[START OF Material to process]
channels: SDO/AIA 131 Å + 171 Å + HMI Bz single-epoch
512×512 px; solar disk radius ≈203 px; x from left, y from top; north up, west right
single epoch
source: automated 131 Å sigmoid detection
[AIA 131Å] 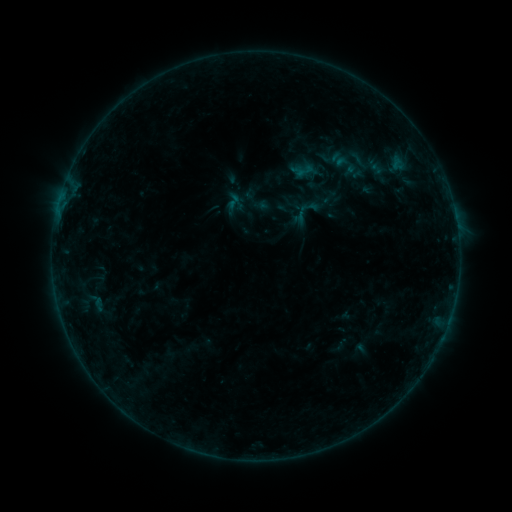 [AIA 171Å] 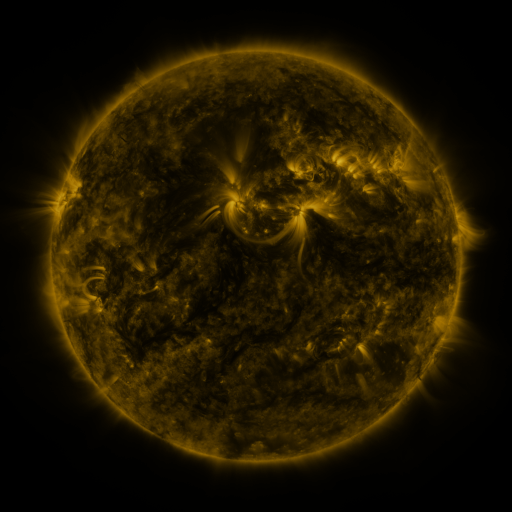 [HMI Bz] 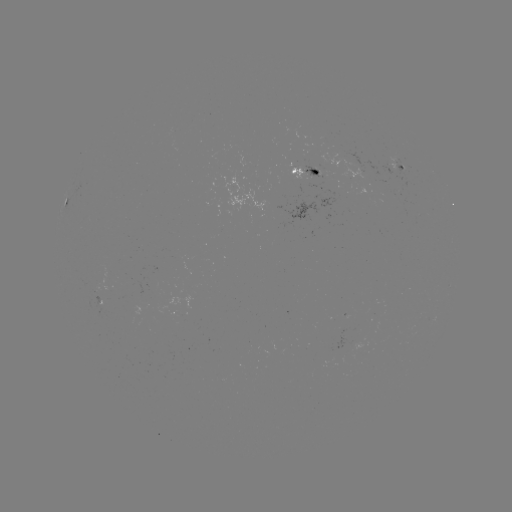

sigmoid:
[END OF Material to process]
■ **What is expected**:
Report every line of the listing above that contains the string "sigmoid", copying each one in full.

■ **Response**:
source: automated 131 Å sigmoid detection
sigmoid:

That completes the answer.